Urban development and infrastructure maintenance

Modular Construction Research Group

University of Alberta, Department of Civil & Environmental Engineering

Sustainable urban development, with ready access to amenities and infrastructure, results in a higher quality of life for all citizens. We conduct research investigating infrastructure planning, maintenance, policies, and community design in order to enhance quality of life and sustainability. This involves exploring potential efficiencies in the design, delivery, and maintenance of infrastructure, and researching policy changes that could reduce costs while enhancing safety. Complementary research initiatives include evidence-based elderly-friendly architectural design, exploring innovative designs that allow elderly persons to age at home with reduced safety hazards.

A deep learning-based framework for an automated defect detection system for sewer pipes

This research proposes a framework for automated defect detection in sewer pipes. The municipal drainage system is a key component of every modern city’s infrastructure.
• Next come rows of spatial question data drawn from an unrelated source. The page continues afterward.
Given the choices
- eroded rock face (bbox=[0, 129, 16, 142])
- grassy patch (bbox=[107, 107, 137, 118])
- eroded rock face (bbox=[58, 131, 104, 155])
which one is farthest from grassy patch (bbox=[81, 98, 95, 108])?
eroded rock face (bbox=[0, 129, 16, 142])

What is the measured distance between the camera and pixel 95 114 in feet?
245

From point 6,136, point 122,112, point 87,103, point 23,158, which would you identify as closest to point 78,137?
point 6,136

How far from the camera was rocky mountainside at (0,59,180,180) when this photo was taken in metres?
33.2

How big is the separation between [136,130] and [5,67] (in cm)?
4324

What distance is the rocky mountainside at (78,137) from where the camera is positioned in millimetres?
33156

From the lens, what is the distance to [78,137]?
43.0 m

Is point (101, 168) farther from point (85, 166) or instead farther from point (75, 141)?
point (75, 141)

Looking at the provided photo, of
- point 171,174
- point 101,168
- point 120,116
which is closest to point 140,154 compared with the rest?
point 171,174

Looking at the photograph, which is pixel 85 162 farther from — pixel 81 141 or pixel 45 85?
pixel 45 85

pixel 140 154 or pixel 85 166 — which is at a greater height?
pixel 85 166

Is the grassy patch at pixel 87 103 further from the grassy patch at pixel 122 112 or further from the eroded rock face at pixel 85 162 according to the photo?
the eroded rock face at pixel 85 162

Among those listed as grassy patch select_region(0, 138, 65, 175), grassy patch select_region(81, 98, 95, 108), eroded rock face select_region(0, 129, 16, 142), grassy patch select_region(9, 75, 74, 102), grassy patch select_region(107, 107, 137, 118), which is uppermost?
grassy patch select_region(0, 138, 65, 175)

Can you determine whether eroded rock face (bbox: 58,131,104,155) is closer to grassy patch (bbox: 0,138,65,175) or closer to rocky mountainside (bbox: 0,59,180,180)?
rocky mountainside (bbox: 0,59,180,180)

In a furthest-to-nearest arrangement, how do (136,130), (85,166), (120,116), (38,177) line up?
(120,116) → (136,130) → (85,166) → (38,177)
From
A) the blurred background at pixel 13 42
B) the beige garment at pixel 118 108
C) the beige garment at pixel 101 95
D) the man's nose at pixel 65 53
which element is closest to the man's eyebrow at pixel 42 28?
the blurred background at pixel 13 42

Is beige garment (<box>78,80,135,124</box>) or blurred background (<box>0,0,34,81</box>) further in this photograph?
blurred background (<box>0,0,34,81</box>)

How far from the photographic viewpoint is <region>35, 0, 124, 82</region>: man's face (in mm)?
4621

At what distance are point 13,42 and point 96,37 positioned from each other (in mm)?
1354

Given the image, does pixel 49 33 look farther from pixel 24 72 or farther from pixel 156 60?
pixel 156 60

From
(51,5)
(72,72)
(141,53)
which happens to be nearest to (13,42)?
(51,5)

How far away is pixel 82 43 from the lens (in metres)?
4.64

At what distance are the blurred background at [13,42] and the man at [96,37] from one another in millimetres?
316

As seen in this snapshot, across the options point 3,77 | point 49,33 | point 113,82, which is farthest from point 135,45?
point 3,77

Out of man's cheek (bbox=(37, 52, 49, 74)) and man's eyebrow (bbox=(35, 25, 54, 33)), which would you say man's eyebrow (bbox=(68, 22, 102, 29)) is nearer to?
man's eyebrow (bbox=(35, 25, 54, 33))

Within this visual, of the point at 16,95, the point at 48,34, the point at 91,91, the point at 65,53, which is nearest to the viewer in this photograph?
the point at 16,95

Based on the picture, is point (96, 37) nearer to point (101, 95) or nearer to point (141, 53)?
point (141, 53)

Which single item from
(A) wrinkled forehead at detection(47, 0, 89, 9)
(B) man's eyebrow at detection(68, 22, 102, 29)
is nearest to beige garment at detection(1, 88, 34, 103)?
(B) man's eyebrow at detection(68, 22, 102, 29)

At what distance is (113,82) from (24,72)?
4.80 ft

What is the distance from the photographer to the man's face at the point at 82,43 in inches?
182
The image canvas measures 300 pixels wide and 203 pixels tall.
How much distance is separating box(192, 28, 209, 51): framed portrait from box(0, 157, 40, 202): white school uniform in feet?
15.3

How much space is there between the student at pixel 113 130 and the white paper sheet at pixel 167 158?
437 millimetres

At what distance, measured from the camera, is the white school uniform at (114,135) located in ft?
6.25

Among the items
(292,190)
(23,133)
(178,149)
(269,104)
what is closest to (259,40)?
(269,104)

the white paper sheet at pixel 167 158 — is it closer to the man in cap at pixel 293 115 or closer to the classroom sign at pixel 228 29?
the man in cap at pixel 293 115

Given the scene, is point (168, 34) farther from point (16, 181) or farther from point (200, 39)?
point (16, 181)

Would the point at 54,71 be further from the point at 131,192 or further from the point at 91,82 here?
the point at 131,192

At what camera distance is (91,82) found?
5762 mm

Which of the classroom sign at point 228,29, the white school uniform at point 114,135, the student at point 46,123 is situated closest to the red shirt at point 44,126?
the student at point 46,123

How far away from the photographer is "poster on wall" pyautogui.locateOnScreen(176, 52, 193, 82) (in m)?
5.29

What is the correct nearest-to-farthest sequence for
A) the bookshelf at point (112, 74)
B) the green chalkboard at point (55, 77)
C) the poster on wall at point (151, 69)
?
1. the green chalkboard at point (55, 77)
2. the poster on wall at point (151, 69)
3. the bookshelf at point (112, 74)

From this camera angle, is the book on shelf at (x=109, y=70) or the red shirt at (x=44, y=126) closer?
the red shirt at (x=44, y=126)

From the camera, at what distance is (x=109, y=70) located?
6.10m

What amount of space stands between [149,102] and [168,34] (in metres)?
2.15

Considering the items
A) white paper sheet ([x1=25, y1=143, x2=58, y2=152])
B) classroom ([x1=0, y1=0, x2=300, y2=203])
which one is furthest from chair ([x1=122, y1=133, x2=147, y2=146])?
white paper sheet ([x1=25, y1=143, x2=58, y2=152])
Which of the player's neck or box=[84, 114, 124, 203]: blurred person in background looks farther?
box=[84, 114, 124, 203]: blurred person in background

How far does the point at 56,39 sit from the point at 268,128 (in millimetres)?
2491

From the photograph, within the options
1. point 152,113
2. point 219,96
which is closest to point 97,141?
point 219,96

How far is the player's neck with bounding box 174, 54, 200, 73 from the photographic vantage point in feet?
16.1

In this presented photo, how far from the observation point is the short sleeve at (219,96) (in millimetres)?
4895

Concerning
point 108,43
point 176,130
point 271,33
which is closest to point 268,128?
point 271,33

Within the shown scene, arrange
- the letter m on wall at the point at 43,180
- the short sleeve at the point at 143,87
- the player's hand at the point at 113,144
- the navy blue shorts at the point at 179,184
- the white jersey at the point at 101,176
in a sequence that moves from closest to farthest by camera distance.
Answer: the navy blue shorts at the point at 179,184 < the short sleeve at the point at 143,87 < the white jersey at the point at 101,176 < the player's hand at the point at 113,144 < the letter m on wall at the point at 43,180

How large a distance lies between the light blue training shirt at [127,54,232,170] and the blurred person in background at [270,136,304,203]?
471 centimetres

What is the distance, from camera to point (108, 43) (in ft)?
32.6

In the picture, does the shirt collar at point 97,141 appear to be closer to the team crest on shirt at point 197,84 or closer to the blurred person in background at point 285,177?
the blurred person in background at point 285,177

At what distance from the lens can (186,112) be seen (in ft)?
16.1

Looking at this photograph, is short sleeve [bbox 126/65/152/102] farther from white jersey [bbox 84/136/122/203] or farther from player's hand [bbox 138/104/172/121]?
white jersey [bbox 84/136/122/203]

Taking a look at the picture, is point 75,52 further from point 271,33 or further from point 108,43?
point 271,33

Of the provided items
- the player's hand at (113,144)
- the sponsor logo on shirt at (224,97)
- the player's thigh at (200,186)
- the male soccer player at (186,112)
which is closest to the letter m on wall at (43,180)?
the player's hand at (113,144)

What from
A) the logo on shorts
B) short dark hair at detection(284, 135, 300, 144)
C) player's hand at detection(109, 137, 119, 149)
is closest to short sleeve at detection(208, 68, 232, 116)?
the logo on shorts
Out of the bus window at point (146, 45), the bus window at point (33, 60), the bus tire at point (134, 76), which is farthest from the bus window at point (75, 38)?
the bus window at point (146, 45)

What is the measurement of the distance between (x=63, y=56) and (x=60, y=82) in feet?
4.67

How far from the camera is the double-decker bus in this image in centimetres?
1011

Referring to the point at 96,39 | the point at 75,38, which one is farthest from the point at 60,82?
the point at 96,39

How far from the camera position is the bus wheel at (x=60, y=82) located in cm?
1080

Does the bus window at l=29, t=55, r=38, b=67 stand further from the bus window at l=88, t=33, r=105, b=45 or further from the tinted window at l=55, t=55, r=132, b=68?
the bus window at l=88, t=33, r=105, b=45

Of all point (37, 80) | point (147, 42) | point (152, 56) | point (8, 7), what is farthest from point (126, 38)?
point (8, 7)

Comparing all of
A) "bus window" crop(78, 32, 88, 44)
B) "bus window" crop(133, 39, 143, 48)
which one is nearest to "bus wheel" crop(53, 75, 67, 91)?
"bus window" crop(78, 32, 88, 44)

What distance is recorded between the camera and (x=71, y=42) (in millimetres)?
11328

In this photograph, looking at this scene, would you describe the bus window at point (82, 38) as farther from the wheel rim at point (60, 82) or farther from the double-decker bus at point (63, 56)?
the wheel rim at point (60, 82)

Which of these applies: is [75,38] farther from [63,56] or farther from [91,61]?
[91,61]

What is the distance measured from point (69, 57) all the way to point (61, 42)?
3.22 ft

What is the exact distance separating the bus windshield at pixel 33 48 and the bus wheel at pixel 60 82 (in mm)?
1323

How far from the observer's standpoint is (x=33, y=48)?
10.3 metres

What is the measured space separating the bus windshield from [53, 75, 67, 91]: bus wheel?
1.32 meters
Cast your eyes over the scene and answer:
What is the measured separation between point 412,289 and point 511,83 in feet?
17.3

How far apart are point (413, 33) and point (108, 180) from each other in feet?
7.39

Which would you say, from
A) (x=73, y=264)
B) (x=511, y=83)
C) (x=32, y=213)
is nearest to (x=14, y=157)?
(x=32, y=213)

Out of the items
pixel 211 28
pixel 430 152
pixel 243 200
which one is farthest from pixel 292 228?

However, as the drainage system ages its pipes gradually deteriorate at rates that vary based on the conditions of utilization (i.e., intrinsic conditions) and extrinsic factors such as the presence of trees with deep roots or the traffic load above the sewer lines, which collectively can affect the structural integrity of the pipes. As a result, regular monitoring of the drainage system is extremely important since replacement is not only costly, but, more importantly, can disturb the daily routines of citizens. In this respect, closed-circuit television (CCTV) inspection has been widely accepted as an effective inspection technology for buried infrastructure. Since sewer pipes can run for thousands of kilometres underground, cities collect massive amounts of CCTV video footage, the assessment of which is time-consuming and may require a large team of trained technologists. In our research a framework is proposed to realize the development of a real-time automated defect detection system that takes advantage of a deep-learning algorithm. The framework focuses on streamlining the information and data flow, proposing patterns of input and output data processing. A state-of-the-art convolutional neural network (CNN)-based object detector, the YOLOv3 network, is employed in this research, as this deep-learning algorithm is known to be very efficient in the field of object detection from the perspective of processing speed and accuracy. The model used in this research is trained with a dataset of 4,056 samples that contains six types of defects (i.e., broken, hole, deposits, crack, fracture, and root) and one type of construction feature (tap). The performance of the model is validated with a mean average precision (mAP) of 85.37%. The proposed output of the system includes labelling of the CCTV video footage, identification of the frames that contain defects, and associated defect information. The labelled video can serve as a benchmark for assessment technologists, while the multiple output frames provide an overview of the condition of the sewer pipe.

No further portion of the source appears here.